### [To be done]
a: In the text on I-O psychology and the employee lifecycle, which area did the March 2016 column cover?
b: Continue the text on I-O psychology and talent management, picking up right after its final sentence.

The first two columns that I wrote “set up” the science/practitioner issues; and the next five addressed the significant ways in which I-O contributes to the employee lifecycle:

  • June 2015: Performance Management
  • September 2015: Staffing
  • January 2016: Strategy & Measurement
  • March 2016: Learning and Development
  • July 2016: Talent Management

 

To find how I-O contributes to all five employee lifecycle areas, from the SIOP website, click on “Professionals” and you will see “I-O and the Employee Lifecycle.” 

 

Generally speaking, talent management involves assessing and anticipating the human capital skill requirements of the organization and putting in place processes and procedures to meet those needs.  Another way to describe it is the use of strategic human resource planning to ensure that the talent in the organization will meet business needs and increase shareholder value.  A talent management strategy needs to link to and support the organization’s business strategy and it must be “owned” by the business and designed and supported by the Human Resources function.  This column will identify many ways in which the science of I/O Psychology should inform the design of the processes.

### [Stored data]
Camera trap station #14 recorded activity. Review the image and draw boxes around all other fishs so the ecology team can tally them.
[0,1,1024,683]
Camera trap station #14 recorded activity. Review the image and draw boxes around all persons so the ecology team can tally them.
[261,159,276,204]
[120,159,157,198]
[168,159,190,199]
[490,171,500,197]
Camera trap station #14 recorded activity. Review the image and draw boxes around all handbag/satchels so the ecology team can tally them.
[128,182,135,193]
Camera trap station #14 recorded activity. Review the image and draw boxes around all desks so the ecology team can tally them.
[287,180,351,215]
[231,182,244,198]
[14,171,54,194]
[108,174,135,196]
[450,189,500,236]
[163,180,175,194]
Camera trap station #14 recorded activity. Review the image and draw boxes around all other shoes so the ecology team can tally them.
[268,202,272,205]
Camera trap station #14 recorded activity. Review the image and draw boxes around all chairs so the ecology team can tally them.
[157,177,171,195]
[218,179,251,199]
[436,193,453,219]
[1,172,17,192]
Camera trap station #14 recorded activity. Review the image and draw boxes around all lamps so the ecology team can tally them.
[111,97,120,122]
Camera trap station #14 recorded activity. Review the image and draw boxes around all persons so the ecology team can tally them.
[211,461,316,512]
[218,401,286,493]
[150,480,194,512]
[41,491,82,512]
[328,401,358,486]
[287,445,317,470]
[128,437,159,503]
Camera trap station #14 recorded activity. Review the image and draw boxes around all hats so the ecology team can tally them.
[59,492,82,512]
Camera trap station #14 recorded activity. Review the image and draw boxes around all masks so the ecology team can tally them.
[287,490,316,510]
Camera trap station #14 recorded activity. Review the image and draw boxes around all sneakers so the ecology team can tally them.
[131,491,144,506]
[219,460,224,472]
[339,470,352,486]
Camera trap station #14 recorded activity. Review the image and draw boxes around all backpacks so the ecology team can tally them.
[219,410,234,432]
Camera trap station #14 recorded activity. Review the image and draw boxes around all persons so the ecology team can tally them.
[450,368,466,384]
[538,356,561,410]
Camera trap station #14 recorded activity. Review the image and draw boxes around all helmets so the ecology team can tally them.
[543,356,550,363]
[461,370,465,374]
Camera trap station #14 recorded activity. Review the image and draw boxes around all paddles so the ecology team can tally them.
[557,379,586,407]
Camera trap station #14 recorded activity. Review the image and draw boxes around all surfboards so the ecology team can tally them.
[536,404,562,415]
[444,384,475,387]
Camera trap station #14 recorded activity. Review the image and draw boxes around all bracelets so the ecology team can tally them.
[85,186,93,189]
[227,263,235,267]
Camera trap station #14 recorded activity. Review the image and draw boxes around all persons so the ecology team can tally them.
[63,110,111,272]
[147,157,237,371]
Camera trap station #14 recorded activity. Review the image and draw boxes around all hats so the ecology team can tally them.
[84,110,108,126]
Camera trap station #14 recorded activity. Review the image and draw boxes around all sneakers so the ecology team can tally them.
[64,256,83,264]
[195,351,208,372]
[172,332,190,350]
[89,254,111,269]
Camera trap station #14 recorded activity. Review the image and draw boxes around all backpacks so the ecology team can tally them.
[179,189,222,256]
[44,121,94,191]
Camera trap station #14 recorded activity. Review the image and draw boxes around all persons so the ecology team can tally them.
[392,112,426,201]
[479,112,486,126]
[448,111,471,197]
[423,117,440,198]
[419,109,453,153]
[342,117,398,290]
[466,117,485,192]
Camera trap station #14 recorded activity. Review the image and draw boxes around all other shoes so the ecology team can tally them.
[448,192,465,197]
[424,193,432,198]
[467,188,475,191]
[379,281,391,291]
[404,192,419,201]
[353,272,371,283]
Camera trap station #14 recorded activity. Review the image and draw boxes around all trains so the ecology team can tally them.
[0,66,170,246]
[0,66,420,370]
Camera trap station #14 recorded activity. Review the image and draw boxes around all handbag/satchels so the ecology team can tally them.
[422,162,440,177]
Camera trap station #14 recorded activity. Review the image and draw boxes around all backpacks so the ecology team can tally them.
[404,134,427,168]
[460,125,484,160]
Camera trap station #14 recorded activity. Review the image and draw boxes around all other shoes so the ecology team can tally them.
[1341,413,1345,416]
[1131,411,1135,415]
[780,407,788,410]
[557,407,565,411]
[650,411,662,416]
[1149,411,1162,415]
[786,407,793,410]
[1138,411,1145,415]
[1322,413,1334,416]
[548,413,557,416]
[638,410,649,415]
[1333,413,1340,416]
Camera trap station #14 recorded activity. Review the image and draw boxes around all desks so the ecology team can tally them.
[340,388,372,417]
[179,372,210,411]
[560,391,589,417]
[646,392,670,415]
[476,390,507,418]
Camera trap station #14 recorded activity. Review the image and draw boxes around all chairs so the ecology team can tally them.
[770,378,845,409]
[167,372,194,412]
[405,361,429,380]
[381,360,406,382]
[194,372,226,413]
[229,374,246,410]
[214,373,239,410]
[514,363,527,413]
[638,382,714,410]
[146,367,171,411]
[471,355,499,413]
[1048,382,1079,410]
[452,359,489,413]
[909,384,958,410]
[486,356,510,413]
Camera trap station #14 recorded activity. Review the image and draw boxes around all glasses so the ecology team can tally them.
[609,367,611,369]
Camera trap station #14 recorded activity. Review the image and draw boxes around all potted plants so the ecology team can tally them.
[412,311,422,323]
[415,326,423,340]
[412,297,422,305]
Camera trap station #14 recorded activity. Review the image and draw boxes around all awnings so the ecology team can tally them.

### [Task-by-task outputs]
a: Learning and Development

b:
It is appropriate that the Talent Management topic is covered last, because in a way it is the “umbrella” over all the other processes.  What gets included in Talent Management can vary widely; but a broad definition includes all the core HR processes:

  • Workforce analysis (current and future needs)
  • Talent Sourcing
  • Recruitment
  • Selection
  • Onboarding
  • Training and Development
  • Performance Management
  • Succession Planning
  • Career Planning
  • Engagement and Retention
  • Termination
  • Exit Interview

 

Competency Models are often used as a way to define workforce needs, assess individual skills, and make a “match” or identify where skills are missing and needed.  Twenty years ago these processes were not designed to fit together and were done with “paper and pencil”.  Today most organizations have some form of software support where the processes are inter-connected.  Peruse any current HRIS solution and you will find these processes related to Talent Management at the heart of its functionality.  However, a current challenge is that most of those software solutions simply took the paper form and automated it; so the burden on managers remained high. 

 

More current “software as a service” solutions provide a greater role for “social” input from many others beyond the manager (peers; subordinates; customers; co-workers; vendors)—making the data more robust and the process less reliant on the elusive omniscience of the manager. 

 

Many more changes are coming to the traditional practices of Talent Management.  As Deloitte’s Global Human Capital Trends 2016 trends report reveals, it appears that organizations are gradually but steadily moving away from “Talent Management” to “Employee Experience” as the new model for HR.  That is leading many companies to redesign their people practices to align with new business models. HR executives will then be expected to guide the redesign of their internal cultures into agile, employee-focused and transparent ecosystems based on their new purpose.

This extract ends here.